Top of EXERCISE INPUT

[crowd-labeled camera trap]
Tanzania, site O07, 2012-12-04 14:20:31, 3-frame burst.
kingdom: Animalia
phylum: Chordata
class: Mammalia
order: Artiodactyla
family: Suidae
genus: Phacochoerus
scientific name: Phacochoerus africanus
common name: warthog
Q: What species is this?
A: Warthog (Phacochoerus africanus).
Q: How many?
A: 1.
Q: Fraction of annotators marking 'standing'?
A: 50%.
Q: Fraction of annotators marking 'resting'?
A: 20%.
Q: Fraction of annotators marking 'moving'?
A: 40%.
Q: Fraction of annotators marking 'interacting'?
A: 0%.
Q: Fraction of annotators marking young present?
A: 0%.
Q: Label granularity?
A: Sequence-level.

Bottom of EXERCISE INPUT

▶ _PROBLEM_: Print nothing but the lines from the one that contains "class: Mammalia" to the final line of the data, both included, exactly as they read.

▶ _RESULT OF THIS EXERCISE_:
class: Mammalia
order: Artiodactyla
family: Suidae
genus: Phacochoerus
scientific name: Phacochoerus africanus
common name: warthog
Q: What species is this?
A: Warthog (Phacochoerus africanus).
Q: How many?
A: 1.
Q: Fraction of annotators marking 'standing'?
A: 50%.
Q: Fraction of annotators marking 'resting'?
A: 20%.
Q: Fraction of annotators marking 'moving'?
A: 40%.
Q: Fraction of annotators marking 'interacting'?
A: 0%.
Q: Fraction of annotators marking young present?
A: 0%.
Q: Label granularity?
A: Sequence-level.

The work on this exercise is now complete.